ActionRecordingWrapper

class maze.core.wrappers.action_recording_wrapper.ActionRecordingWrapper(*args, **kwds)

An Action Recording Wrapper that records for (sub-)step the respective MazeAction or agent action taken.

Parameters
  • env – Environment to wrap.

  • record_maze_actions – If True maze action objects are recorded.

  • record_actions – If True agent actions are recorded.

  • output_dir – Path where to store the action records.

clone_from(env: maze.core.wrappers.action_recording_wrapper.ActionRecordingWrapper)None

Reset this gym environment to the given state by creating a deep copy of the env.state instance variable

dump()None

Dump recorded trajectory to file.

get_observation_and_action_dicts(maze_state: Optional[Any], maze_action: Optional[Any], first_step_in_episode: bool) → Tuple[Optional[Dict[Union[int, str], Any]], Optional[Dict[Union[int, str], Any]]]

Convert MazeState and MazeAction back into raw action and observation.

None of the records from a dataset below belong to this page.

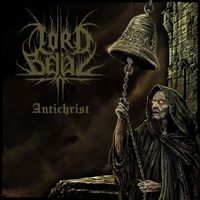 Lord Belial - Antichrist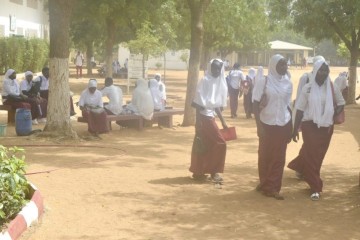 Niger : la rentrée scolaire repoussée au 15 octobre pour cause de pluies persistantes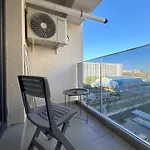 Urban Retreat With Balcony At Exigent Plaza - 06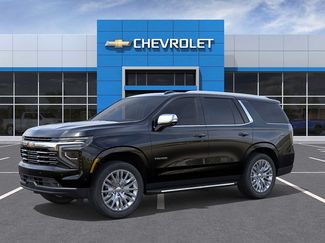 New 2026 Chevrolet Tahoe Premier w/ Sun And Tow Package AWD/4WD video 2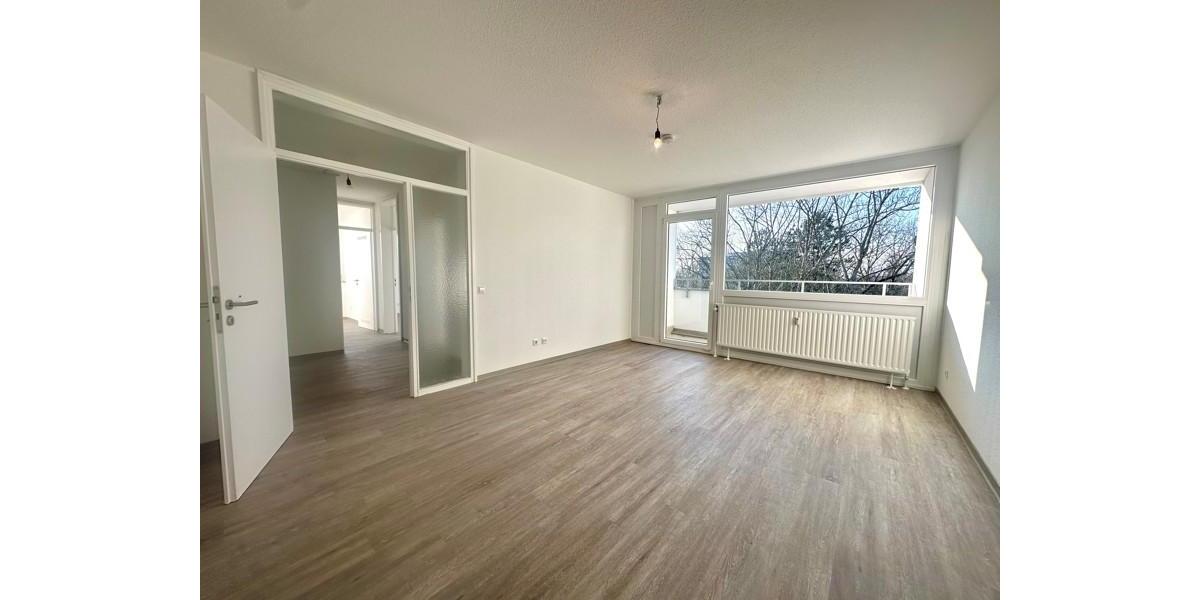 Etagenwohnung Dortmund Aplerbeck - 3 Zimmer, 71 m&sup2;, 616&euro; | Angebot:25880774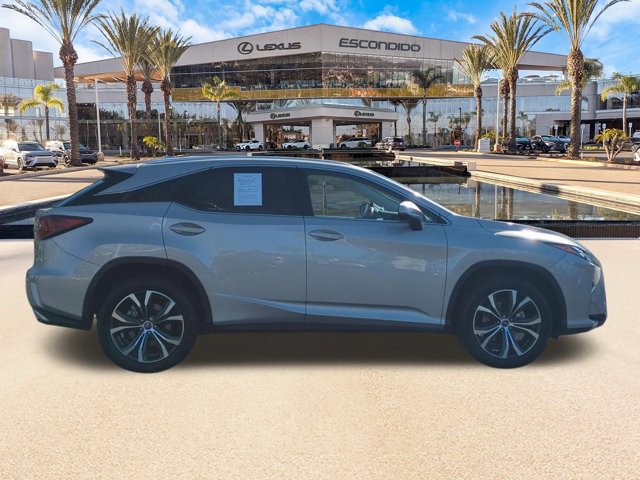 Used 2019 Lexus RX 350 FWD image 4
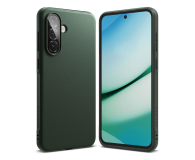 Ringke Onyx do Samsung Galaxy A36 / Galaxy A56 Dark Green - 1325515 - zdjęcie 3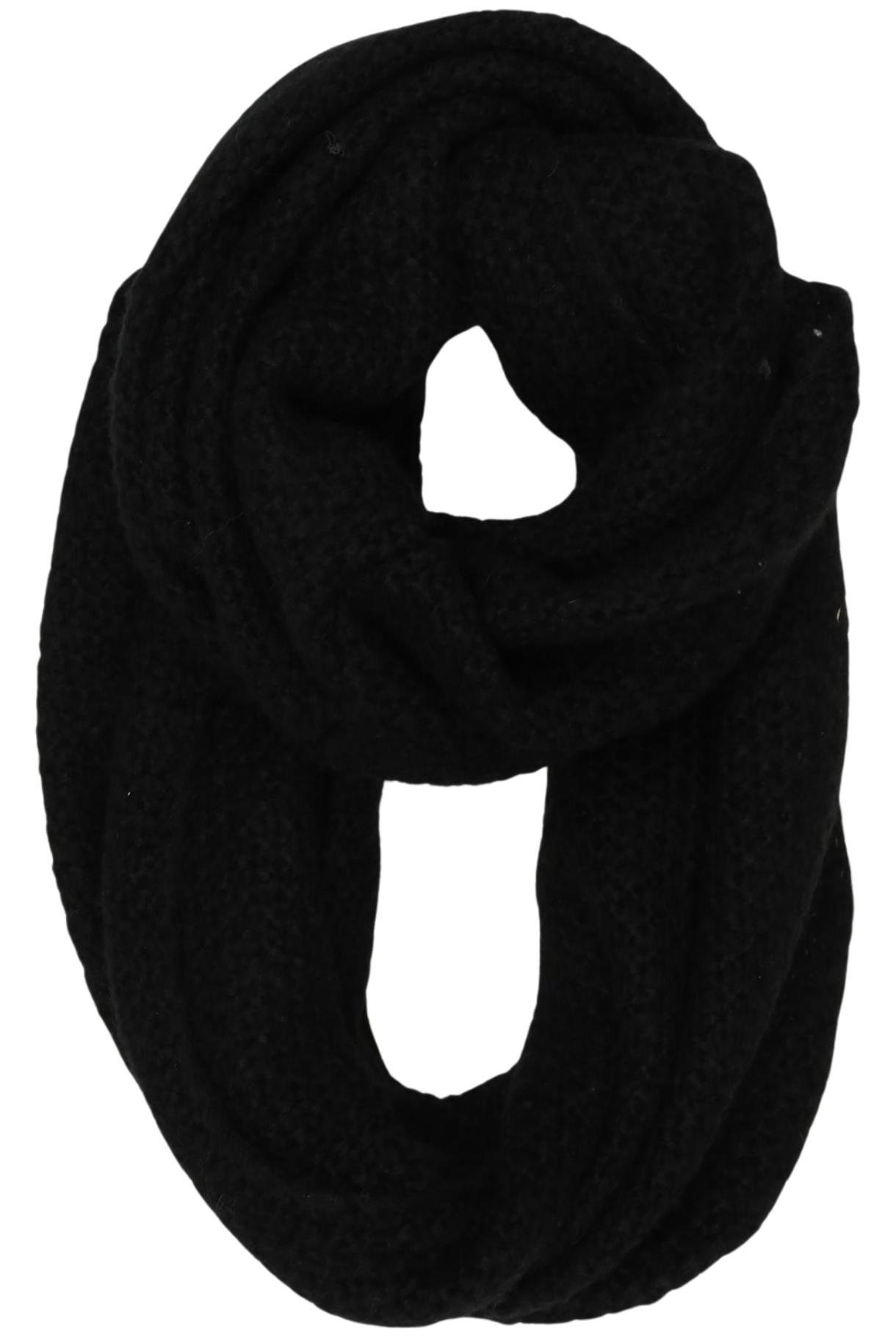 

pieces Damen Schal, schwarz, Gr.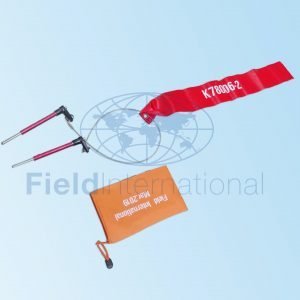 K78006-1 LOCK - THRUST REVERSER ISOLATION VALVE
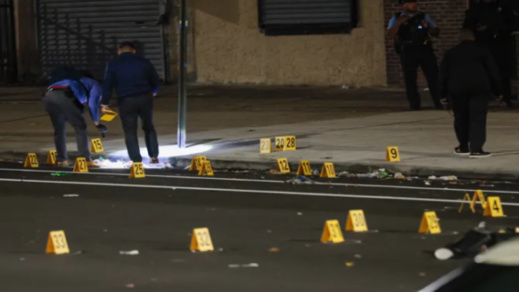 إدانة إسبانيين أطلقوا النار على قاصرين مغاربة بالمدينة المحتلة إدانة إسبانيين أطلقوا النار على قاصرين مغاربة بالمدينة المحتلة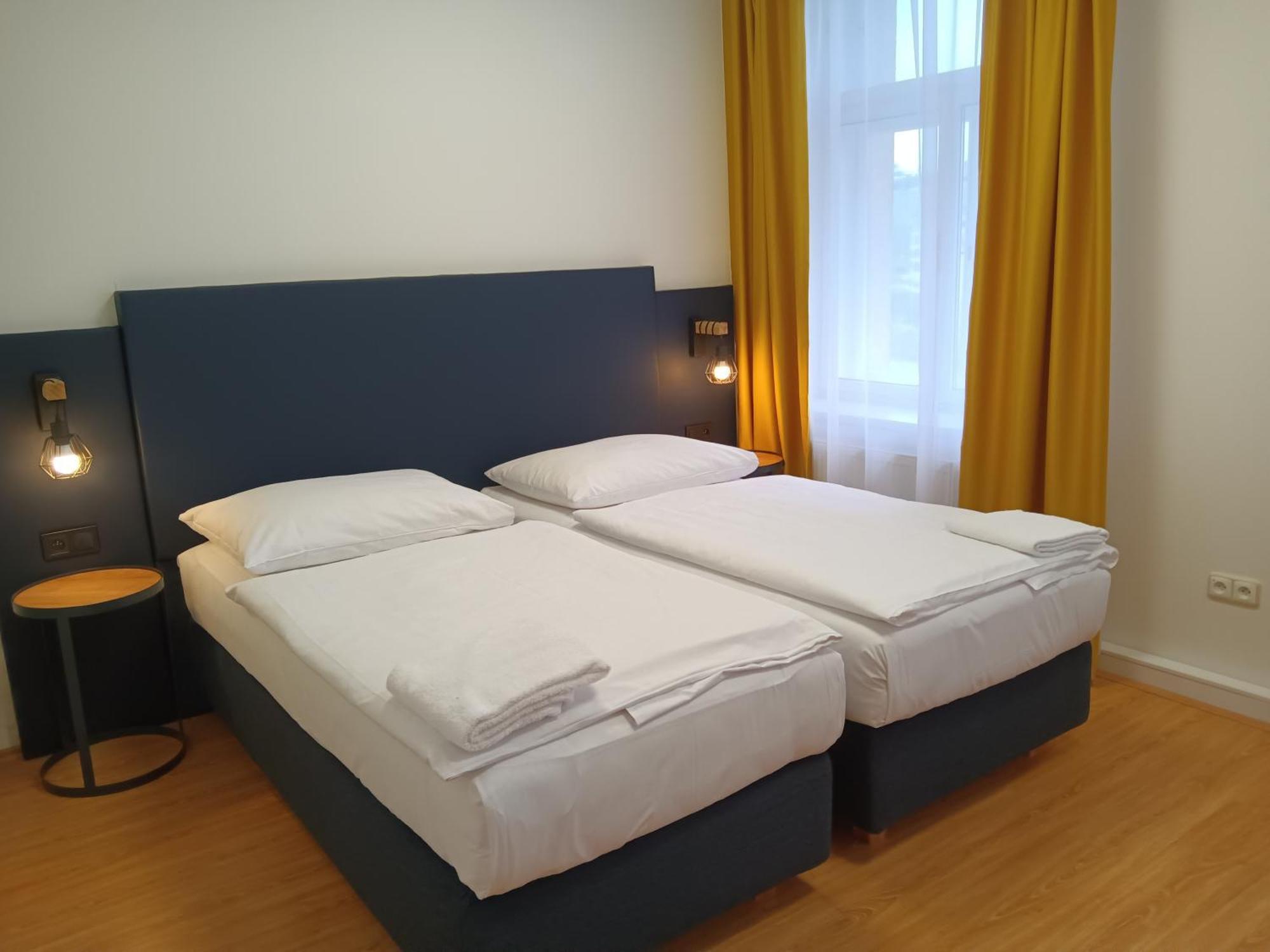 Powder Tower Suites Прага Екстер'єр фото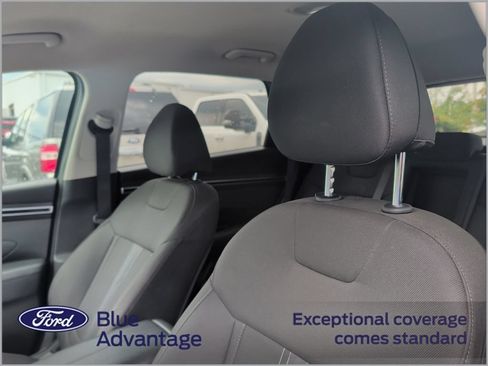 Used 2024 Hyundai Tucson SEL FWD image 11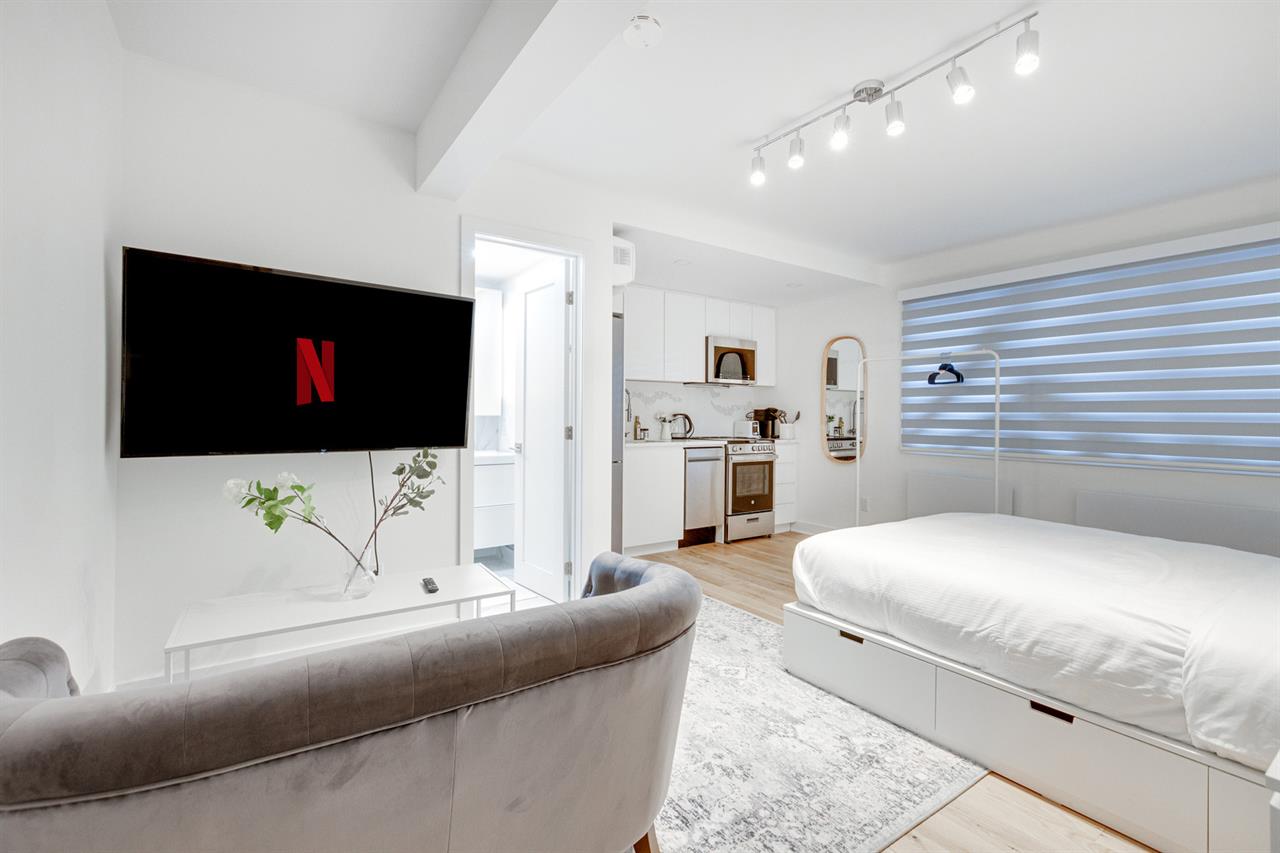 Bachelor - 1755 Rue Saint-Denis, Montréal | 2924878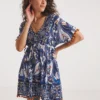 Joe Browns Floral Tunic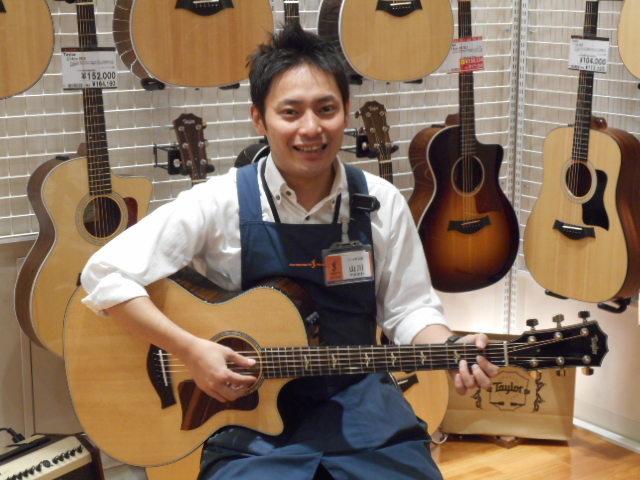 Martin】憧れの“縦ロゴ”が特別価格に！｜島村楽器 ミーナ町田店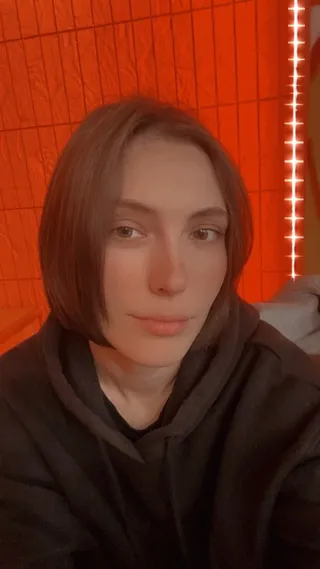 Nataliia Ekshekeeva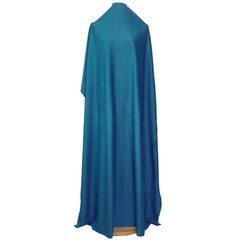 ITY Interlock Twist Yarn Stretch Lining Swagging Fabric Wedding Drape Dress 60″W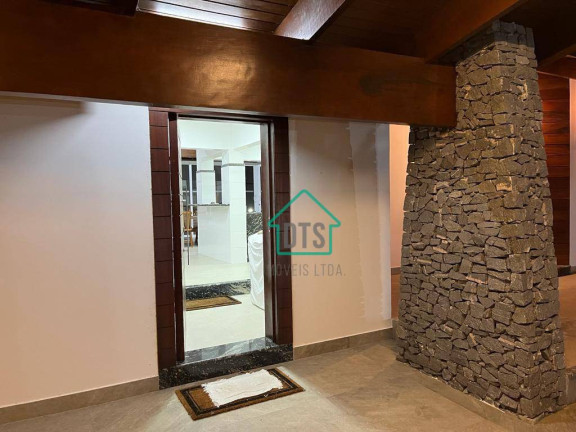 Imagem Casa com 5 Quartos à Venda ou Locação, 299 m² em Morada Da Praia - Bertioga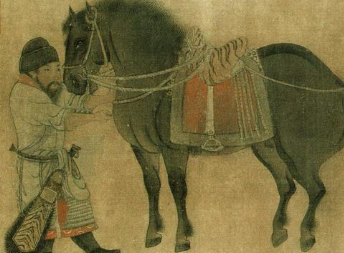 李世民有多喜欢马？他留下哪些与骏马的轶事趣闻？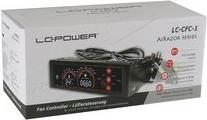 Produktbild LC-Power LC Power Lüftersteuerung LC-CFC-1 AIRAZOR (6 Lüfter)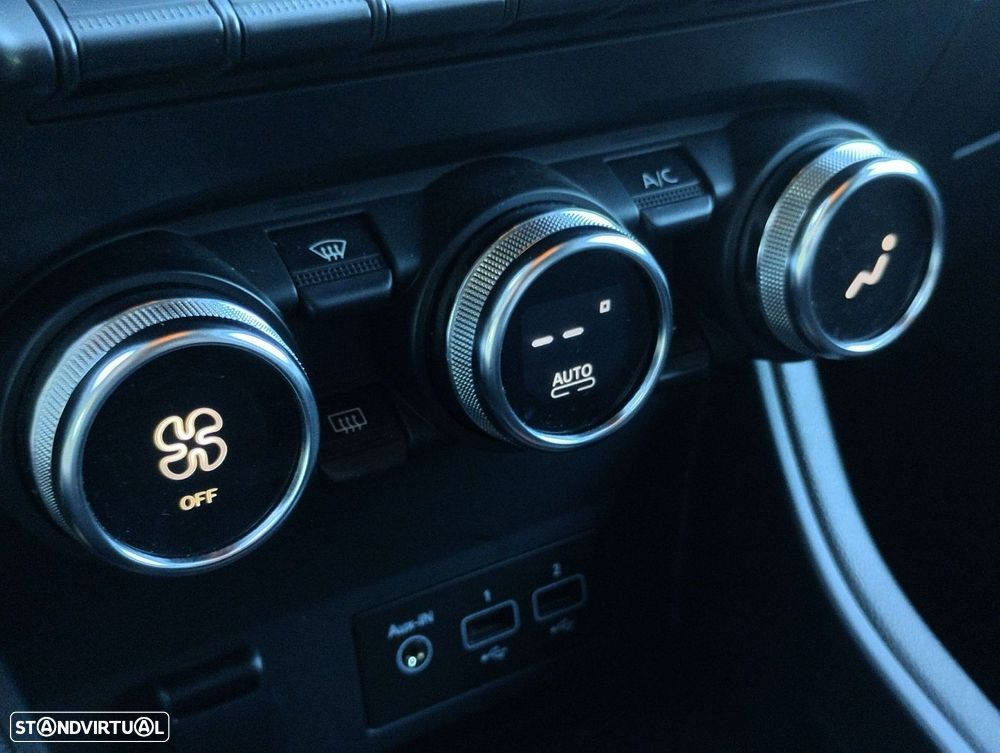 Mitsubishi ASX 1.0 MPI-T Invite - 7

This method is mostly used when working with trajectory data, e.g. for imitation learning. As part of trajectory data, MazeState and MazeActions are recorded. For imitation learning, they then need to be converted to raw observations and actions in the desired format (i.e. using all the required wrappers etc.)

The conversion is done by first transforming the MazeState and MazeAction using the space interfaces in MazeEnv, and then running them through the entire wrapper stack (“back up”).

Both the MazeState and the MazeAction on top of it are converted as part of this single method, as some wrappers (mostly multi-step ones) need them both together (to be able to split them into observations and actions taken in different sub-steps). If you are not using multi-step wrappers, you don’t need to convert both MazeState and MazeAction, you can pass in just one of them. Not all wrappers have to support this though.

See below for an example implementation.

Note: The conversion of MazeState to observation is in the “natural” direction, how it takes place when stepping the env. This is not true for the MazeAction to action conversion – when stepping the env, actions are converted to MazeActions, whereas here the MazeAction needs to be converted back into the “raw” action (i.e. in reverse direction).

(!) Attention: In case that there are some stateful wrappers in the wrapper stack (e.g. a wrapper stacking observations from previous steps), you should ensure that (1) the first_step_in_episode flag is passed to this function correctly and (2) that all states and MazeActions are converted in order – as they happened during the recorded episode.

Parameters
  • maze_state – MazeState to convert. If none, only MazeAction will be converted (not all wrappers support this).

  • maze_action – MazeAction (the one following the state given as the first param). If none, only MazeState will be converted (not all wrappers support this, some need both).

  • first_step_in_episode – True if this is the first step in the episode. Serves to notify stateful wrappers (e.g. observation stacking) that they should reset their state.

Returns

observation and action dictionaries (keys are IDs of sub-steps)

reset() → Any

(overrides ObservationWrapper)

Intercept ObservationWrapper.reset and map observation.

seed(seed: int)None

(overrides CoreEnv)

Sets the seed for this environment’s random number generator(s).

param

seed: the seed integer initializing the random number generator.

step(action) → Tuple[Any, Any, bool, Dict[Any, Any]]

(overrides ObservationWrapper)

Intercept ObservationWrapper.step and map observation.